El inicio de la primavera es la primera de las últimas tres grandes novelas de Penelope Fitzgerald. Tres títulos que, en conjunto, suponen la cima de su carrera. En una encuesta realizada por el periódico The Guardian entre escritores británicos para establecer cuál consideraban la mejor novela británica de los últimos veinticinco años, Fitzgerald obtuvo con mucho la mayoría de los votos, pero divididos entre estas tres obras. Las otras dos eran The Gate ofAngels y The Blue Flower (traducida en España como La flor azul). El inicio de la primavera también fue nominada para el Premio Booker en 1988.
La que nos ocupa es una novela rusa en la que operan oscuras fuerzas, y también una comedia de costumbres inglesa.

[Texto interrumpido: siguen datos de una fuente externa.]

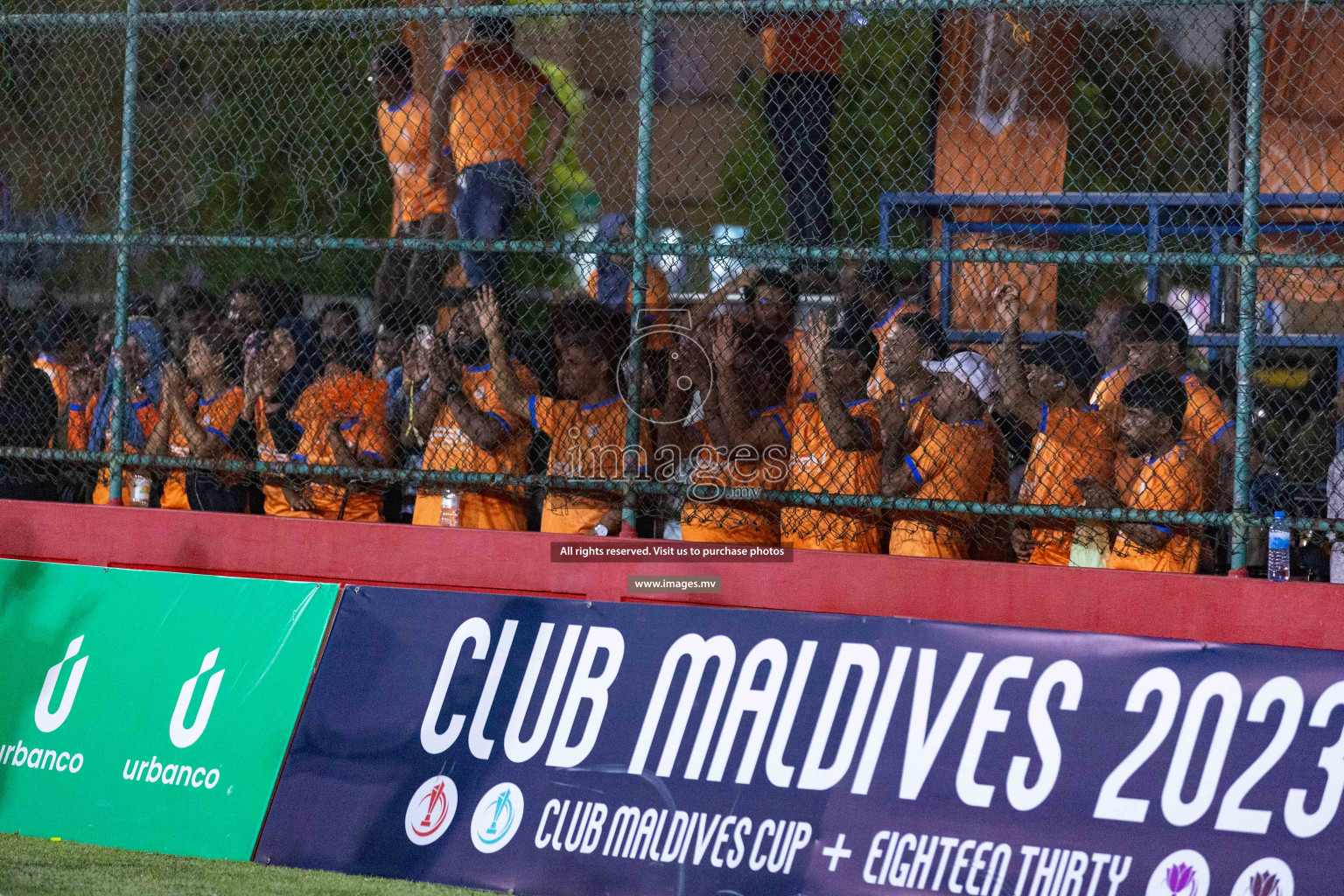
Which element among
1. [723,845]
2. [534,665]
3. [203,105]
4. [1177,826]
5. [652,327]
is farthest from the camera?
[203,105]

En ella se narran las vicisitudes del matrimonio y de la vida cotidiana en la «querida y desaliñada madre Moscú, tan desconcertada ante el sonido de las campanas», donde los estallidos de los témpanos al romperse en el río helado nos avisan de que todo lo que conocemos está a punto de verse arrastrado por los torrentes primaverales, que pueden traer consigo promesas de felicidad como cada año, o bien la amenaza de la violencia revolucionaria —y de otro tipo de violencia—, ya que estamos en 1913.
Durante los tres años previos a sus inicios como novelista, Fitzgerald publicó dos biografías y una obra de misterio. A su manera, El inicio de la primavera combina ambos estilos. Es biográfica por la precisa y delicada evocación del tiempo y el espacio, y es una novela de misterio en cuanto a su trama y construcción. No hay ningún cadáver, pero sí una desaparición, una ausencia central, que ha de quedar explicada, y por el camino nos va dando una serie de pistas que podríamos pasar muy fácilmente por alto y que, además, bien podrían ser falsas. Ciertos personajes no son lo que parecen, y otros tienen algo que ocultar. Como suele acontecer en la vida, aunque no tanto en la ficción, el desenlace resulta satisfactorio, pero en ningún sitio obtendremos una auténtica explicación. Habrá que empezar de nuevo desde el principio, y usar en buena medida nuestra imaginación.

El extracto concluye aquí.